In Tuon’s novel, a boy escapes the brutal Khmer Rouge regime in Cambodia with his family and comes of age in America, where he becomes a writer.
Samnang Sok is 5 when his family flees Cambodia’s Communist dictatorship in 1979, but he was only about 3 when his mother died, unable to receive treatment because “there were no doctors and nurses under Pol Pot.” This tragedy, along with the execution of two uncles and multiple episodes of starvation, causes his family—led by his grandmother, Lok-Yeay, and grandfather, Lok-Ta—to make the difficult decision to leave their home.They head first to a United Nations refugee camp in Thailand, which has its own horrors, including an attack by Khmer Rouge soldiers that forces the family to hide in a communal toilet; however, they’re eventually sponsored for entry into Massachusetts.
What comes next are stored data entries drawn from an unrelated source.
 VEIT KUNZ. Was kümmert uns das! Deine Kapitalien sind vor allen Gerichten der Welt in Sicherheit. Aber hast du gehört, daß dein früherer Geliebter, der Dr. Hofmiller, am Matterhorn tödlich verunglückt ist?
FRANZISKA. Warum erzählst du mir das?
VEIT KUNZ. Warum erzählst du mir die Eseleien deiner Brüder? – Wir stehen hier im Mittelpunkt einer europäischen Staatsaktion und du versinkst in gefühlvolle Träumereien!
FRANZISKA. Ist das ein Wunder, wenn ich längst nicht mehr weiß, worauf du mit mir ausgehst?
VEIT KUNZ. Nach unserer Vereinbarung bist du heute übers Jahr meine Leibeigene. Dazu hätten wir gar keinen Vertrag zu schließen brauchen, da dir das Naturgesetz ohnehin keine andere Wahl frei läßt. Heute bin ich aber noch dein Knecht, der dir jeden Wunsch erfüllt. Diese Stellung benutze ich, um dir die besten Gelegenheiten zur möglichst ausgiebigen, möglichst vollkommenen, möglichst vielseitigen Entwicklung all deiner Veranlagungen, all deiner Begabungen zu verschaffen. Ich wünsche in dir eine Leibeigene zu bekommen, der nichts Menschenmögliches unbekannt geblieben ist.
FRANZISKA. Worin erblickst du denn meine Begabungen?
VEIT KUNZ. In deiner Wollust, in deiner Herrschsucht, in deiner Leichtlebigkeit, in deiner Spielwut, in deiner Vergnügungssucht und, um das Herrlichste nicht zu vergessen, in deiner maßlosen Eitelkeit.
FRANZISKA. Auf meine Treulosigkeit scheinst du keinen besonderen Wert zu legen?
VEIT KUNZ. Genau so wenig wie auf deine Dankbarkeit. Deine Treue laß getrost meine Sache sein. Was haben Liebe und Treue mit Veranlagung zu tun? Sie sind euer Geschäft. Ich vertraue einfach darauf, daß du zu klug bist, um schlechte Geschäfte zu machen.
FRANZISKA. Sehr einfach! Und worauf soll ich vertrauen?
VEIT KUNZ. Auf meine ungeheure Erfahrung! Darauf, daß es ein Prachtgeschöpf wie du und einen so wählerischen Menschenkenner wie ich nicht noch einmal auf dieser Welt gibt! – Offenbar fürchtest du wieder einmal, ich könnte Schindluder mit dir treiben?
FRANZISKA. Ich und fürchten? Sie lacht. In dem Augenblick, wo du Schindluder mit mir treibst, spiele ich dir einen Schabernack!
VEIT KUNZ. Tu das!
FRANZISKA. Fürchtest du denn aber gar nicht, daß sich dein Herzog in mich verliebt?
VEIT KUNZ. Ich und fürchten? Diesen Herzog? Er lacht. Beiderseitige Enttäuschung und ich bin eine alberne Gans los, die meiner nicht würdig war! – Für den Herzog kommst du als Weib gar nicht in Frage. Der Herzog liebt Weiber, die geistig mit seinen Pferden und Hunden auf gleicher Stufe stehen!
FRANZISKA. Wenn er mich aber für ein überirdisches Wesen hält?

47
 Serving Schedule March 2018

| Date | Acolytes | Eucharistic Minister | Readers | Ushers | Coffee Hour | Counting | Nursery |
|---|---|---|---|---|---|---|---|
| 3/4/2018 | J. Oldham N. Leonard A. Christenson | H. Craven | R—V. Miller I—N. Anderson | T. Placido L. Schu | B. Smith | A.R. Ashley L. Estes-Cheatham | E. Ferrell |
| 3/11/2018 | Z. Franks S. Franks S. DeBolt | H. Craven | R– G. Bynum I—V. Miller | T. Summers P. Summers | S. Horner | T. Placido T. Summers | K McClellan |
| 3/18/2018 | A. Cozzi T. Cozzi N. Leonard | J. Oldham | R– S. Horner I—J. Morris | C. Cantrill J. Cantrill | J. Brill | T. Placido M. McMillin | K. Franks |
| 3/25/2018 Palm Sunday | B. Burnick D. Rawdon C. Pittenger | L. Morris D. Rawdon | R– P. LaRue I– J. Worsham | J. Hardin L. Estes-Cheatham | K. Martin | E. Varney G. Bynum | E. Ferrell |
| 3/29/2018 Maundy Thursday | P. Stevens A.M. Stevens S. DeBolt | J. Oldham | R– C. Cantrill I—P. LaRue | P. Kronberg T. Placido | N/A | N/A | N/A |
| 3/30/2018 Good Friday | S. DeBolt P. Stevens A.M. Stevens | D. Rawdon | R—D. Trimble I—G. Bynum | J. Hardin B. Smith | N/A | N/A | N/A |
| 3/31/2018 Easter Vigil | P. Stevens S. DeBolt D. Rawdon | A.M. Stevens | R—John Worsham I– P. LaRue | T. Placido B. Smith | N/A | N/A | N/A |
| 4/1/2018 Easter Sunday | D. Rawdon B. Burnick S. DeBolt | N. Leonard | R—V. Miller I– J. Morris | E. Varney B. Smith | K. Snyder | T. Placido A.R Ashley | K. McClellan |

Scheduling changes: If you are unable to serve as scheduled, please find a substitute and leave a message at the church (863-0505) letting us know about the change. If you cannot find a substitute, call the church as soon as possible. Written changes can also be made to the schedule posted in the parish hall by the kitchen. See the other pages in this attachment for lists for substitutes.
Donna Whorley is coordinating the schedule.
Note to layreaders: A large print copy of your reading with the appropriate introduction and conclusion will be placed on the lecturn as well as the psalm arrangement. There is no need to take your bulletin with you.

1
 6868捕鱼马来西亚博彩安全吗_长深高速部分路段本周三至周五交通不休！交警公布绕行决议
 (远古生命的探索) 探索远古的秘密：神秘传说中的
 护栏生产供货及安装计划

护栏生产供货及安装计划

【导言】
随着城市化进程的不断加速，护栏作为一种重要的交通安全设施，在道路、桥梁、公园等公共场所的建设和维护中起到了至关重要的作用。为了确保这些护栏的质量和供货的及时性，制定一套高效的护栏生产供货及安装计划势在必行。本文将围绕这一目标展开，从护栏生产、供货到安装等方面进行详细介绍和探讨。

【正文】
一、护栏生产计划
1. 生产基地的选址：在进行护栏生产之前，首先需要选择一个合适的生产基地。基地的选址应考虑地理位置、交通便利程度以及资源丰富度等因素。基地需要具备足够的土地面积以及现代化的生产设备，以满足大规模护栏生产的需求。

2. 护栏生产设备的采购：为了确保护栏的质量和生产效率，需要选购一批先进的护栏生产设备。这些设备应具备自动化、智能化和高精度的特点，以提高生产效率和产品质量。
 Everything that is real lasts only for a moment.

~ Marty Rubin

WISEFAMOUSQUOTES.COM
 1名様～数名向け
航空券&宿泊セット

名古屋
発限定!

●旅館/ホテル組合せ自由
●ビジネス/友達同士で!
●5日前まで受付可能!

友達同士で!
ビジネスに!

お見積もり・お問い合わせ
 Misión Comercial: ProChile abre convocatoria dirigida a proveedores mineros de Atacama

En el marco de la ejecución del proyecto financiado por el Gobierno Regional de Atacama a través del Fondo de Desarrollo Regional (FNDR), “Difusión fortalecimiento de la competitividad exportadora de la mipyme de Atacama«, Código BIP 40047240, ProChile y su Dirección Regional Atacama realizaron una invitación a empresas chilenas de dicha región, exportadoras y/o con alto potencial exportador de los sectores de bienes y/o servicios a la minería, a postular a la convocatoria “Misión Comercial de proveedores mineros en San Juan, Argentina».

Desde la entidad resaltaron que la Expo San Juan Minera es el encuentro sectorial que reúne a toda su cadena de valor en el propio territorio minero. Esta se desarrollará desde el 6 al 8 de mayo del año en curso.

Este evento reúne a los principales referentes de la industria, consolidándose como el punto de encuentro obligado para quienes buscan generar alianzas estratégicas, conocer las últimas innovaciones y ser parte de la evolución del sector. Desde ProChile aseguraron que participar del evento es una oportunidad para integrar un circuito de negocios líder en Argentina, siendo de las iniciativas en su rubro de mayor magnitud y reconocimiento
Samnang’s childhood there is far from idyllic—his family is constantly working to get by, and his cousins are the only Cambodian children he knows. He faces nearly constant racism and never truly feels at ease in America until he moves to Long Beach, California’s diverse community. His desire to “take the language that is not given to [him] at birth [English], possess it, INFECT it with [his] presence, my history, [his] voice, and hurl it back” drives him to become a writer, which he uses to tell his own story. Tuon effectively uses this framework throughout the novel—no matter how long Samnang spends in the United States, he can’t leave his Cambodian roots behind, and he deeply understands that he doesn’t want to do so. Indeed, the novel opens with Samnang asking his maternal relatives to tell him about his mother; he’s eager to know more about his parents, whose “absence had always been a haunting presence in [his] life.” The overall tone of the novel is straightforwardly memoiristic; Samnang relates his experiences primarily chronologically and includes additional information only as he learns it from later interviews, giving the work—which closely mirrors events from the author’s own life—a sense of verisimilitude.
A quietly affecting novel of the refugee experience.